Policy makers, entrepreneurs, investors, automakers and others are paying increasing attention to long-overlooked energy storage technology, and they’re pouring billions of dollars into the sector in hopes of snagging a piece of the market as it develops. But for startups looking to break into energy storage tech, key opportunities may lie outside capital-intensive development and manufacturing of large-scale energy storage devices, batteries and components.

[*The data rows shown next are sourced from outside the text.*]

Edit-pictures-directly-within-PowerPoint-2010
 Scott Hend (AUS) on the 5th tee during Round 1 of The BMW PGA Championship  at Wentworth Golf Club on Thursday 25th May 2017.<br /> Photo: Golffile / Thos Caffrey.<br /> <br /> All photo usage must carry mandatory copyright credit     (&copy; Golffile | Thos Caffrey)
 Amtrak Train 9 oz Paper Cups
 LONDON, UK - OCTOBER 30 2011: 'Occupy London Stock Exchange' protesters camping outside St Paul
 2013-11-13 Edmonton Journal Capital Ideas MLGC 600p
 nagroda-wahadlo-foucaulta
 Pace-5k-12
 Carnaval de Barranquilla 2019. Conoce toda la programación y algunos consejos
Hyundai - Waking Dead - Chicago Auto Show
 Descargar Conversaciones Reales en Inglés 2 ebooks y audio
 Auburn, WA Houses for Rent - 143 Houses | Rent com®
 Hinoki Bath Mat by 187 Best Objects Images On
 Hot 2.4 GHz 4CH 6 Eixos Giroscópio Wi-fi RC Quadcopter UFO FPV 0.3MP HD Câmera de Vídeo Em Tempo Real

In recent interviews, an energy investor and the CEO of a battery startup that opted out of applying for government assistance (an unusual choice these days) noted two routes for startups to break into energy storage with relative speed and low capital requirements: (1) sell peripherals to the emerging market, or (2) sell energy storage tech to existing markets (electronics, power tools and lawn equipment, for example) as a stepping stone to business in the emerging vehicle and smart grid markets.
“We’ve been looking at the energy storage space for quite a few years,” Peter Wagner, a venture capitalist with Accel Partners, told me last week. While his team is excited about the opportunity, Wagner says they haven’t seen a play close enough to large-scale deployment to convince them the timing is right for venture capital. So, while Accel isn’t abandoning the idea of investing in the actual hardware and chemistry for energy storage, the firm is keenly interested in software and services related to that technology.
Right now, we’re experiencing an uptick in innovation and funding in the area of adding bulk storage to the grid, and in the next 3-5 years, many automakers are planning to deploy battery electric vehicles for the mass market. These open possibilities for the kind of entrepreneurship that’s right in Silicon Valley’s wheelhouse.